Comments

1
I know it's thirty years too late, Mindy, but I'll bet this is the interview your dad taped over:

https://www.youtube.com/watch?v=fBniLqF-…
2
I was just going to say I bet this is on youtube.
3
So much fury that she ran out of steam on page 3 and couldn't keep up writing in cursive.
4
Truly priceless.

If you lived during a time when there was no way to tape anything (not even a VCR), you feel her pain.

If you lived thru VCRs (and people taping over things), you feel her pain.

And her love for Sting? Not sure about that one.
5
I was once a teenage girl in the 80s. Good times, man. Good times.

/could have written that letter
6
Hey Mindy! Yeah you stupid!! There are these little tabs on the cassette that you can break and your dad can't record over your tape.

It's called READ THE DIRECTIONS ON THE BOX THE VHS TAPE CAME IN!!! And reading is totally radical!
7
I would retain hope for the youth of today if one in a hundred 13-year-olds were capable of, or even had the patience for, composing a missive of this length with quite good grammar and spelling, well organized thoughts, admirably restrained yet still evident sarcasm, and to top it all, evidence of conscientious proofreading. I imagine her parents treasured this.

/curmudgeonliness
8
6: Quit blaming the victim. Mindy's greatest-hits video tape was a WORK IN PROGRESS, and sure, maybe she could've popped the tab and covered it with Scotch tape when she needed to record something new but RECORDING VIDEOS WAS AN ACTIVITY FRAUGHT WITH TENSION, requiring razor-sharp reflexes and seconds were priceless, you piece of shit.
9
While I agree with both 6 and 8. I have to say keeping the tape in one's own room (or other safe place) or labeling it with hearts and such probably would have prevented the whole catastrophe.
10
9: But then we would've been denied this letter, which is cosmically unacceptable. (Fun fact: Mindy's now a partner at an LA law firm and gets to write letters like this for a living.)
11
@10:
"write letters like this for a living"
Love it.
12
This is outstanding, of course! Props to your 13-year-old self.
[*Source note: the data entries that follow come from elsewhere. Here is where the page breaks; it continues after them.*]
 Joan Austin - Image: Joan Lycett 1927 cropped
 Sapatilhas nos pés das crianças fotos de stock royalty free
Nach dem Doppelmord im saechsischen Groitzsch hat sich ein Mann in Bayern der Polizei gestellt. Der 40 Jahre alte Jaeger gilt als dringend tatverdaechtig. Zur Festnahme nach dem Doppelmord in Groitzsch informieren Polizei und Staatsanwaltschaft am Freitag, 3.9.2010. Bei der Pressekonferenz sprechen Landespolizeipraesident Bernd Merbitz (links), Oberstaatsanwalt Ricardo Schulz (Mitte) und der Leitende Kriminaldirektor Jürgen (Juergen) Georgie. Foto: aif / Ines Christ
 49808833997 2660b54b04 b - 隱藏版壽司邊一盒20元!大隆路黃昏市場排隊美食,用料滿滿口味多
Anyone have a story like this, but in reverse? When I was about 10-11 I (unintentionally) taped over my mom's (unmarked) copy of Koyaaisquatsi with episodes of The Galaxy Rangers. That did not go over well.
13
My parents didn't know how to record with the VCR, so any unintentional recording-overs were entirely my fault.
14
The father (who would obviously be crushed by this letter) could console himself by noting that he had raised a lovely, thoughtful and polite child.
15
Mindy and I would have been besties in junior high! I totally understand her trauma. I had a videotape with TWO different versions of the Police Synchronicity tour (Montreal and Atlanta, FYI). It was the only thing I loved in 1984. If anything had happened to it I would have died.
17
16: She's had a giant brain since the day she was born.
18
This happened to me. The memory stings even after all these years. Though as per Fnarf's comment, it does sting less now that almost all the fleeting TV of the 80s and 90s has magically reappeared on YouTube or on DVD*.
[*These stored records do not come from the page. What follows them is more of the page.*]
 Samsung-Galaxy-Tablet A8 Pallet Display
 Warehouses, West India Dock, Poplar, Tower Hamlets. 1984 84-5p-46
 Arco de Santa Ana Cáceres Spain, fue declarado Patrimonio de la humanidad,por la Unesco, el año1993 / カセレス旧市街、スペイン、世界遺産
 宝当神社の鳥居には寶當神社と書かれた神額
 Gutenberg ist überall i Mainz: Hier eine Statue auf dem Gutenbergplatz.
*Though, sadly, without the original soundtracks.
19
And the negotiation skills! Did she get the $32.95 for the mail order offer? And, if so, did she reimburse dad "eventually"?
20
I had forgotten about the anti-recording plastic tab you broke off. It's been so many years! I was totally anal about my videotape collection, about forty cassettes, or whatever it was, of classic and foreign movies I taped from, usually, cable TV (because I wouldn't have to stop-start for commercials and they were unedited). I recorded three movies per cassette, or however many fit in the six- or eight-hour-long tape, and kept careful track of the counter indicating where in the tape they started. The tapes were never left in the VCR, god forbid. They were always rewound and stored standing up - not flat horizontal - with the roll of tape towards the bottom. Breaking off that plastic tab was the last act when I was satisfied that nothing else would fit and everything there was good, so it was time to have the tape immortalized. I tried to share my love of "quality" "films" with my family, but they weren't as interested. They also knew I had strict rules about my tapes and that you didn't mess around with them, or I would through a now-uncharacteristic materialist fit.
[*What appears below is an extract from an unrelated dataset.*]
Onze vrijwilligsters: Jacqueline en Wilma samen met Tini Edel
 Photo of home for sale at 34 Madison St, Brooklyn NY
I moved away from parents across the country to Seattle at the tail end of the VCR era (LP record-sized laserdiscs were the newer thing, but they weren't taking hold), leaving my box of precious movies and my new VCR behind. It's not like I had a TV where I was going - Capitol Hill - so what was the point? My parents eventually took the VCR, with my permission, and used it to death. (I also suggested they watch my movies sometime.) The tapes, however, have probably never left the cardboard box. The two tapes of Citizen Kane and Magnificent Ambersons, with travel doc of England that my fifth grade teacher made for me as a graduation present? (He's the one who turned me on to movies.) Still there. Once Upon a Time in the West/America, Night of the Hunter, Amarcord? Still there. Annie Hall, Hannah and Her Sisters, Bullets Over Broadway, Crimes and Misdemeanors? Also still there. Abel Gance's five-hour silent epic Napoleon, which A&E showed one Sunday morning, straight through without commercials, in an act of cultural enrichment that would send today's TV execs into apoplexy if somebody suggested it? Not only is it still there; you couldn't pay somebody to watch it. (But it's a classic!) That was probably the one and only time that was ever on TV, truly a rare, special event (or a mistake for which someone ended up getting fired), kind of like a unique Police interview (Mindy). It was a big deal. I programmed it and had it recorded while I went to church. I even had a white-washed, elegiac, heroic TV movie about Custer, Son of the Morning Star. All that stuff is sitting in a box.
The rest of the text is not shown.